The pandemic has cost all MLB teams significant revenues. Middleton has said the Phillies will lose "significantly more than $100 million," this year. The organization parted with a handful of experienced scouts last week and a number of player-development staffers this week. Office workers could be next. MacPhail's contract runs through 2021. It sounds likely that he will leave the organization when his deal runs out — if not sooner. He favors the hiring of a president of baseball operations and said he'd "happily step aside" if ownership could land a "big fish" to run the baseball side of things before his contract is up.

MacPhail put the onus on ownership, Middleton in particular, to make the call on the next head of baseball operations.

"Our ownership has to be completely invested," MacPhail said. "I think John needs to be more hands-on early on (in the hiring process), and I've told him that.
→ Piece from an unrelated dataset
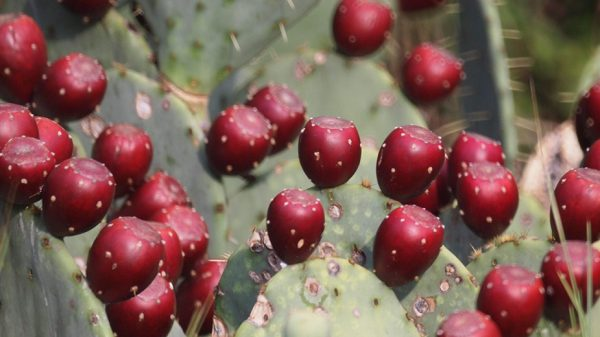 A close view of a prickly pear cactus, with its bright-red fruit budding along the tops of the paddles.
Because I'm not going to be here in a year, so it doesn't matter who I pick. They need to be invested in it."

Middleton earlier this month scorched the organization for its historically poor record of player evaluation, save for a couple of periods around the World Series championship years, and said he wanted his new head of baseball to have a background in scouting and player development. But Middleton also pushed for the Phillies to establish an analytics department over the last half-decade and the organization is not about to abandon that.

"I still think the same thing as when I was introduced (in the summer of 2015)," MacPhail said. "You have to look at everything. You can't ignore scouting. You can't ignore analytics. Why would you deny yourself the opportunity to look at everything?

"No one person is going to know everything about everything. But you are looking for people that know how to get things done from both sides and understand how to put the whole thing together. That would be what I'd be looking for."

Five years ago, Middleton said MacPhail was being hired to oversee the entire organization "but his focus was baseball and his mandate was to win." The Phillies have not had a winning season since 2011.

"I didn't expect to be here in year five and still be under .500," MacPhail said. "That is a severe disappointment to me. I don't know why we play like we do at the end of September for the last three years, but I thought our team was relatively well-positioned to go to the postseason (in 2020). It did not.

"In the end, if you look at the directory, you see John Middleton — that's ownership — then it's me. I'm ultimately responsible for the management of the franchise on the baseball and the business side. So that is a great source of disappointment to me that by this time we hadn't done better than we did."